In this advanced course on deep reinforcement learning, you will learn how to implement policy gradient, actor critic, deep deterministic policy gradient (DDPG), and twin delayed deep deterministic policy gradient (TD3) algorithms in a variety of challenging environments from the Open AI gym.
The course begins with a practical review of the fundamentals of reinforcement learning, including topics such as:
The Bellman Equation
Markov Decision Processes
Monte Carlo Prediction
Monte Carlo Control
Temporal Difference Prediction TD(0)
Temporal Difference Control with Q Learning
And moves straight into coding up our first agent: a blackjack playing artificial intelligence. From there we will progress to teaching an agent to balance the cart pole using Q learning.
After mastering the fundamentals, the pace quickens, and we move straight into an introduction to policy gradient methods. We cover the REINFORCE algorithm, and use it to teach an artificial intelligence to land on the moon in the lunar lander environment from the Open AI gym. Next we progress to coding up the one step actor critic algorithm, to again beat the lunar lander.
With the fundamentals out of the way, we move on to our harder projects: implementing deep reinforcement learning research papers. We will start with Deep Deterministic Policy Gradients, which is an algorithm for teaching robots to excel at a variety of continuous control tasks.
Finally, we implement a state of the art artificial intelligence algorithm: Twin Delayed Deep Deterministic Policy Gradients. This algorithm sets a new benchmark for performance in robotic control tasks, and we will demonstrate world class performance in the Bipedal Walker environment from the Open AI gym.
By the end of the course, you will know the answers to the following fundamental questions in Actor-Critic methods:
Why should we bother with actor critic methods when deep Q learning is so successful?

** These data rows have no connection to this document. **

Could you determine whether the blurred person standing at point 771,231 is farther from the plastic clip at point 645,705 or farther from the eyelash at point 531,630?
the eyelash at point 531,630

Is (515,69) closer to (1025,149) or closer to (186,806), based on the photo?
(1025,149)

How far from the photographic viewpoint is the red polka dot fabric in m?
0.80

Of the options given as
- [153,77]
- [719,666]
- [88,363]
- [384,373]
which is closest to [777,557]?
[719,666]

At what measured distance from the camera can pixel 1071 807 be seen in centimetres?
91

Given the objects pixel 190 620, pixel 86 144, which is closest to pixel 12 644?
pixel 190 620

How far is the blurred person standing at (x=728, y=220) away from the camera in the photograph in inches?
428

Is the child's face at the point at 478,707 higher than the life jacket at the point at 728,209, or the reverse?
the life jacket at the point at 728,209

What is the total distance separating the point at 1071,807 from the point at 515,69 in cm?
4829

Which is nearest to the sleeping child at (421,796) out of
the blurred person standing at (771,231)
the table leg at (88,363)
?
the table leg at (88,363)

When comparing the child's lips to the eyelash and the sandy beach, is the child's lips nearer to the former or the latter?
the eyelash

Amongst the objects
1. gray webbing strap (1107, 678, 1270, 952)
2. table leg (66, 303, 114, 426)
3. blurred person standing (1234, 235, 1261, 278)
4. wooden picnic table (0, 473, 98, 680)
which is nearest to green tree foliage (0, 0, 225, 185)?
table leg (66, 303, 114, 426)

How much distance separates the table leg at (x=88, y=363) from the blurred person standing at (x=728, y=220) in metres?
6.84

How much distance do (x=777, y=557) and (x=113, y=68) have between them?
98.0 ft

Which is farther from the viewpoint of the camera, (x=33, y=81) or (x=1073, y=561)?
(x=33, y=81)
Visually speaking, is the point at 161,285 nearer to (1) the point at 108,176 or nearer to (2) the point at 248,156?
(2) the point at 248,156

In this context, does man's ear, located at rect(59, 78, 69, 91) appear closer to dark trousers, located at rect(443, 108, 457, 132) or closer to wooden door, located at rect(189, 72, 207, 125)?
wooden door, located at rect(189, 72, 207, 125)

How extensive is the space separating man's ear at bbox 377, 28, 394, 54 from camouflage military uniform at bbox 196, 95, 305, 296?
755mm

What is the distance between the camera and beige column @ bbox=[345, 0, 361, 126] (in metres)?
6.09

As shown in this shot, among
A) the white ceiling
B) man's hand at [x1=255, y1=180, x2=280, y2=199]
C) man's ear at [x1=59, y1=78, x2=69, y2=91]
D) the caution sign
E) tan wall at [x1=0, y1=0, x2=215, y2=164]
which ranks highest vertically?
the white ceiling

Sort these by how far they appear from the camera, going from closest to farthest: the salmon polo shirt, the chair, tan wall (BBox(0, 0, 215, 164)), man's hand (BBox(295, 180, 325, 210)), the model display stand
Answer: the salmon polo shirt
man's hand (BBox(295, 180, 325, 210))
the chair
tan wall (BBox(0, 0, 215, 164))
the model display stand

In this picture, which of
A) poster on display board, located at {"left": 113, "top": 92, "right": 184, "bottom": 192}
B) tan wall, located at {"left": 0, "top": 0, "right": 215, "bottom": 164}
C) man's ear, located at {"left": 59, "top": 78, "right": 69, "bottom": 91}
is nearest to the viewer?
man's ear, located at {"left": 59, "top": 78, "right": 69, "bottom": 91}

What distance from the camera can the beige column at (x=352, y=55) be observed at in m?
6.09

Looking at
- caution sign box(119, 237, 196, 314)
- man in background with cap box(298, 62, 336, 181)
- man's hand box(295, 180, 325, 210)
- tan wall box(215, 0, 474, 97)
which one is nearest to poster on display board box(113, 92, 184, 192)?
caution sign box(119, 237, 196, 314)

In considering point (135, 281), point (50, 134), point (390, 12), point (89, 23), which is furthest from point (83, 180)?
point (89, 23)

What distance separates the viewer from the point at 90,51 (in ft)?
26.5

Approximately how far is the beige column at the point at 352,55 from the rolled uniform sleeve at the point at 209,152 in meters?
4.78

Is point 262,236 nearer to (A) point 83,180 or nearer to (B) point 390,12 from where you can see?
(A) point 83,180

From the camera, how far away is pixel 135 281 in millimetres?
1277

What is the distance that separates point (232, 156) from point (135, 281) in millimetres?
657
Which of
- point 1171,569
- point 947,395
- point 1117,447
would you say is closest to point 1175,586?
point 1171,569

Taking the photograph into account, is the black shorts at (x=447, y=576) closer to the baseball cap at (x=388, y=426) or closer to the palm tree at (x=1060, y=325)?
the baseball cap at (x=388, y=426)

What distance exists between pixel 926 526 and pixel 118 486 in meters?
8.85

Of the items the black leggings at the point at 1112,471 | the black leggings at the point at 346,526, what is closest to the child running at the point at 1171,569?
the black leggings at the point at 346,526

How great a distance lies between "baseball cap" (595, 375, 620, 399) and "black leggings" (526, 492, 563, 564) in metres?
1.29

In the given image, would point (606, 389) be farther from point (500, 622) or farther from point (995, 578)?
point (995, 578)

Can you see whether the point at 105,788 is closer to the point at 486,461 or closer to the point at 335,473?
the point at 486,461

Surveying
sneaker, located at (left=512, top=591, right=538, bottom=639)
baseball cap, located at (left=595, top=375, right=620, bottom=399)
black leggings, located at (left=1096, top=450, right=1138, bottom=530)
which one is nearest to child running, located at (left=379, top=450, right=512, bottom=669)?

Can the advances in deep Q learning be used in other fields of reinforcement learning?
How can we solve the explore-exploit dilemma with a deterministic policy?
How do we get overestimation bias in actor-critic methods?
How do we deal with the inherent errors in deep neural networks?
This course is for the highly motivated and advanced student. To succeed, you must have prior course work in all the following topics:
College level calculus
The pace of the course is brisk, but the payoff is that you will come out knowing how to read cutting edge research papers and turn them into functional code as quickly as possible.